═════ Exercise text ═════

White Pine (Pinus strobus), an evergreen conifer, is widely distributed throughout eastern North America including all of Ohio. It was originally confined to Appalachia, New England and southern Canada at the time of European settlement and occurred primarily in northeastern Ohio.
Today, it is logged for the production of lumber, creosote-soaked telephone poles and as pulp for the production of paper. White Pine is commonly transplanted today as a landscape evergreen tree and is also sold as a cut Christmas tree. Also known as Eastern White Pine, this towering evergreen easily grows to 80 feet tall by 40 feet wide or larger under optimum conditions, with a rapid growth rate. Its shape is upright pyramidal when young but becomes irregular with maturity.
The very straight trunk of White Pine is punctuated by a whorl of lateral branches every one to two feet and from this sequential arrangement, a close approximation of the age of the tree can be determined. Simply count the number of whorls from bottom to top. As a member of the Pine Family, it is related to other Pines as well as the Firs, Larches, Spruces and Hemlocks.
Planting Requirements - White Pine performs best in evenly moist, rich, well-drained, acidic soils in full sun. It is often intolerant of soils that are alkaline in pH and poorly drained; therefore, the heavy clay soils of much of central and western Ohio cause it to struggle in parts of this region, while it often thrives in eastern Ohio. Its rapid growth rate allows for a quick result in terms of a harvestable timber tree, a mature landscape tree, or as a cut Christmas tree. It grows in zones 3 to 8.
Potential Problems - In spite of thriving in many natural settings, White Pine is very susceptible in urban settings to alkaline soil pH causing chlorosis, (resulting in yellowing of the needles and stunting of growth), winter salt spray, air pollution, compacted clay soils and poor water drainage.
Young transplants and saplings are also subject to deer and rabbit browsing in any setting. White Pine suffers from white pine blister rust, a fungus that attacks the inner bark. This primary disease can be controlled by removing all gooseberry and alpine currant shrubs within a quarter-mile of the tree, since they serve as alternate hosts. White Pine is also attacked by the white pine weevil, which bores into the terminal shoots and distorts the growth of the upper canopy. This primary pest may severely impact mass plantings, such as those that occur in pure forest stands, nursery plantations and Christmas tree farms.

═════ Data listing ═════

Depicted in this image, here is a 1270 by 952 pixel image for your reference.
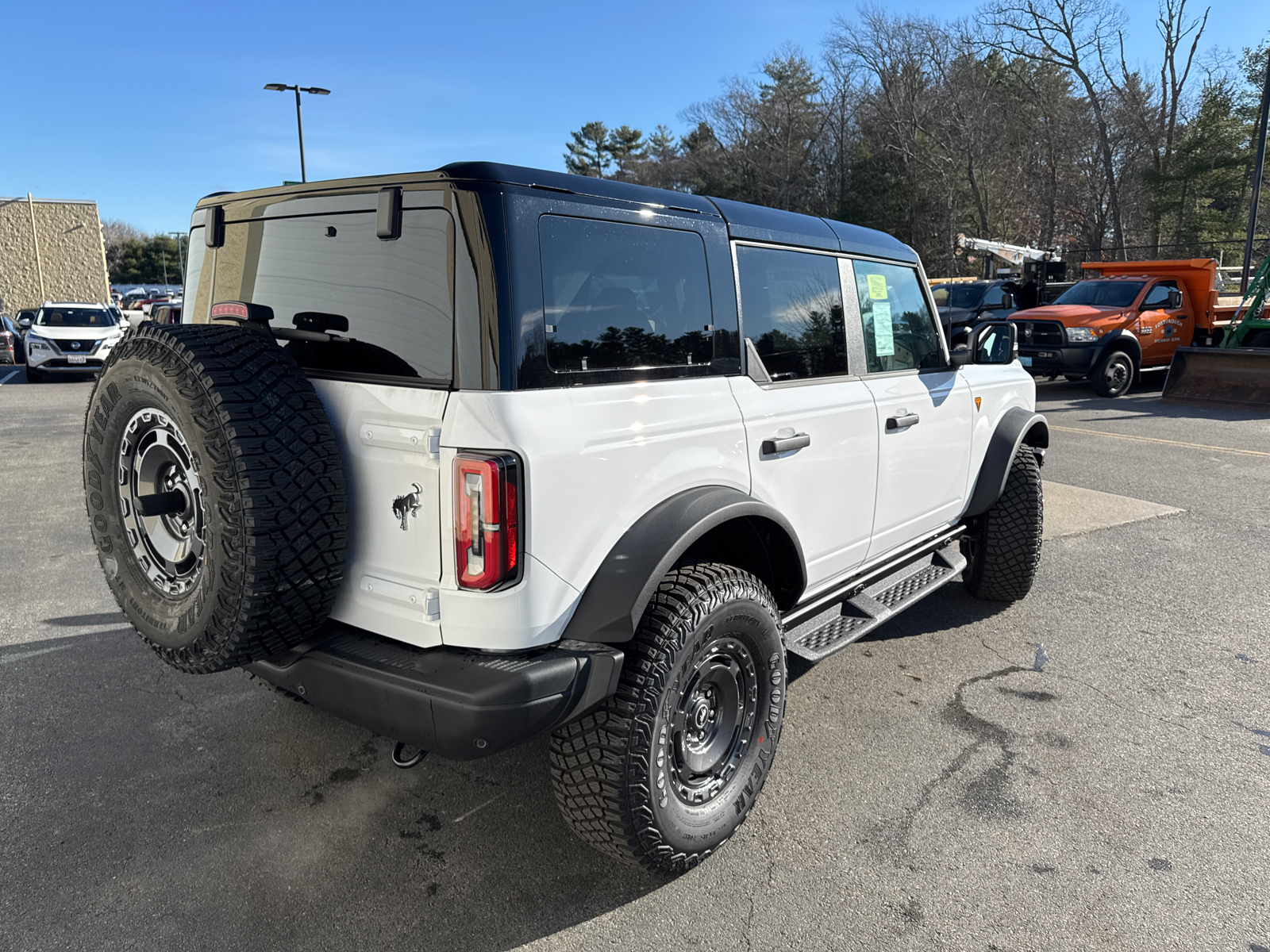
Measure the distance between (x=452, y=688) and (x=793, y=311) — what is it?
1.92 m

═════
═════ Data listing ═════

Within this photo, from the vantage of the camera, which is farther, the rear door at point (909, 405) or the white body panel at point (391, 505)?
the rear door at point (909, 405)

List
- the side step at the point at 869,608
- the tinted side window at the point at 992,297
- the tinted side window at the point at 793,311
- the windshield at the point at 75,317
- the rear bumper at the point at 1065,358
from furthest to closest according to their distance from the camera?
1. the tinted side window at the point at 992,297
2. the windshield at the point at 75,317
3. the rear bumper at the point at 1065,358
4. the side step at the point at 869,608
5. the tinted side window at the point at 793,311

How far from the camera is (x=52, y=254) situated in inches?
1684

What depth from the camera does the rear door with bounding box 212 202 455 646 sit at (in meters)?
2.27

═════

▶ **Apply what you read**:
**1.** In the White Pine text, how can the approximate age of a tree be determined?
**2.** Continue the White Pine text, starting after its final sentence.

▶ **Answers below**:
**1.** By counting the whorls of lateral branches on the trunk from bottom to top.

**2.**
Identifying Features - White Pine
White Pine is distinguished from all other eastern pines by the fact that its soft, thin, bluish-green needles occur in bundles of five. In addition, the sheath that wraps around the four-inch-long needles at the base of the bundle soon falls away.
Needles generally remain on the thin twigs for one and a half years, then turn yellow in the interior canopy and fall in autumn. The combination of new shoot and needle growth on all pines in spring is collectively termed "candles."
The pollen-bearing staminate (male) yellow flowers of White Pine emerge with the new shoots (candles) in mid-spring and fertilize the nearby pistillate (female) flowers that become immature pinkish cones. White Pine is a monoecious species, like all Pines.
By summer, the light green fruits (or cones) of White Pine show characteristic splotches of silvery-white that dapple their surfaces. With maturity, the six-inch-long fruits become slightly curved, their scales reflex to release the hidden seeds and the brown cones eventually fall to the ground. The slender cones of White Pine do not have prickles on the backside of their scales, as many pines do.
White Pine is distinctive as it reaches middle age, as its whorled branches and the spaces between them create a layered visual sight. With time, the top of the canopy becomes flat-topped or scalloped and the middle of the canopy grows wider.
The gray-green bark of White Pine remains relatively smooth for a number of years until it finally begins to develop furrows and ridges that are dark gray to dark brown. Sap drippings from the bark are often a common sight and turn white upon exposure to air.